4. Como mostra o texto de Jo 18.15-18 foi João quem conseguiu que Pedro entrasse na casa do sumo sacerdote, com isto ele estava agora exposto a um momento de tentação. Quando enfrentar a tentação, procure a saída. Ela existe (1 Coríntios 10:13). Nunca é necessário pecar. Pedro não aproveitou as saídas que Deus lhe ofereceu. Pense em algumas alternativas que ele não escolheu: (a) Não entrar no lugar de tentação; (b) Confessar a sua fé abertamente; (c) Orar e pedir ajuda a Deus; (d) Procurar a ajuda de João, o irmão que estava perto; (e) Uma vez que Pedro se encontrou num ambiente mau, poderia ter saído. Não negue a Jesus com suas atitudes, busque sempre uma dessas saídas quando estiver em tentação.
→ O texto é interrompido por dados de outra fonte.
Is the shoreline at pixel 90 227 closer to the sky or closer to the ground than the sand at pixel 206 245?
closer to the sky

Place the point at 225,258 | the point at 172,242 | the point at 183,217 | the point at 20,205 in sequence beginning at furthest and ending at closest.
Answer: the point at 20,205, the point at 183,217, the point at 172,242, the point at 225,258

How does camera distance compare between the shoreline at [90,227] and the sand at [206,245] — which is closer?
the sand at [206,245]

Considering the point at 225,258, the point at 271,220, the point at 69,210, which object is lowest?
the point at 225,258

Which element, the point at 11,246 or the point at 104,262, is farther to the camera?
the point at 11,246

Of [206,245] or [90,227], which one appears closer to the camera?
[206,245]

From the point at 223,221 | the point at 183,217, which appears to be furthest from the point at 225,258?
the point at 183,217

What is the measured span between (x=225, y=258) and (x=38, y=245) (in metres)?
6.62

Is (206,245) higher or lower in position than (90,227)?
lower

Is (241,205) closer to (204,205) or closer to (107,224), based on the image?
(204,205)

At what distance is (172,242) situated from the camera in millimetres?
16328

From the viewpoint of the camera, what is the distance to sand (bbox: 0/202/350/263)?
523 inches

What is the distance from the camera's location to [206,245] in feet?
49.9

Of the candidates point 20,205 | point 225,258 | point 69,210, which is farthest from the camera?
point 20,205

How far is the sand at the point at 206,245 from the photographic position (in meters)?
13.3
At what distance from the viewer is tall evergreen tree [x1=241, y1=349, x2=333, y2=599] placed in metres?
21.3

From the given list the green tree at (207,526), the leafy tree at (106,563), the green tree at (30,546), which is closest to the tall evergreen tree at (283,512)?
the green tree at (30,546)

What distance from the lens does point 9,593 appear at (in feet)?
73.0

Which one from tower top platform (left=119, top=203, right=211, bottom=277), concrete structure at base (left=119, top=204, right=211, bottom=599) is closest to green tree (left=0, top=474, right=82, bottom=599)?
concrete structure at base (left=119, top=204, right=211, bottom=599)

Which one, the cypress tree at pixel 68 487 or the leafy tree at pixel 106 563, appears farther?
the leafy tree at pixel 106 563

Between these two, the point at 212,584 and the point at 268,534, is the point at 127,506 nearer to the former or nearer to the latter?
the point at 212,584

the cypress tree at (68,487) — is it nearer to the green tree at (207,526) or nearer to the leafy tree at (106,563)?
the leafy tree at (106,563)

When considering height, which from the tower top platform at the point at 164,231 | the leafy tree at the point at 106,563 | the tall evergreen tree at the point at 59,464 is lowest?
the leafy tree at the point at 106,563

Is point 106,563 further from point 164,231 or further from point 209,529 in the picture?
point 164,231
5. Assim como Jesus ensinou a Pedro é incabível alguma comparação que possamos fazer de nossas vidas com outras pessoas. Não se perda em comparações se você é mais ou menos consagrado que outros, se o ama mais ou menos que outros. Apenas viva esse amor por Cristo. Você cairá às vezes, mas ele também te restaurará e te ensinará como é maravilhoso continuar caminhando.


Conclusão

           Não tenho dúvida da coragem do Pr. Saeed Abedini. Que todos nós tenhamos coragem igual, que na dependência do Espírito Santo nos afastemos de todo tipo de negação ao nosso amado Senhor Jesus, seja por palavras ou atos. Que suas palavras a esse respeito sempre estejam em nossas mentes:
“Portanto, todo aquele que me confessar diante dos homens, também eu o confessarei diante de meu Pai, que está nos céus; mas aquele que me negar diante dos homens, também eu o negarei diante de meu Pai, que está nos céus” (Mateus 10.32-33).


(Sermão pregado na Igreja Batista dos Guararapes em 12 de março de 2014 no Culto Solene).


Referências

RYLE, J. C. - Meditações no evangelho de Marcos. Editora Fiel, 2 edição, São Paulo, 2007, p. 133.
POHL, Adolf - O Evangelho de Marcos, Comentário Esperança. Editora Evangélica Esperança, Curitiba, PR, 1ª edição, 1998.
DAVIS, John D. – Dicionário da Bíblia.  Rio de Janeiro – RJ, editoras Candeia e JUERP, 20ª edição, 1996.

RIENECKER, Fritz & ROGERS, Cleon – Chave linguística do Novo Testamento grego. Editora Vida Nova, São Paulo, SP, 3ª edição, 1995.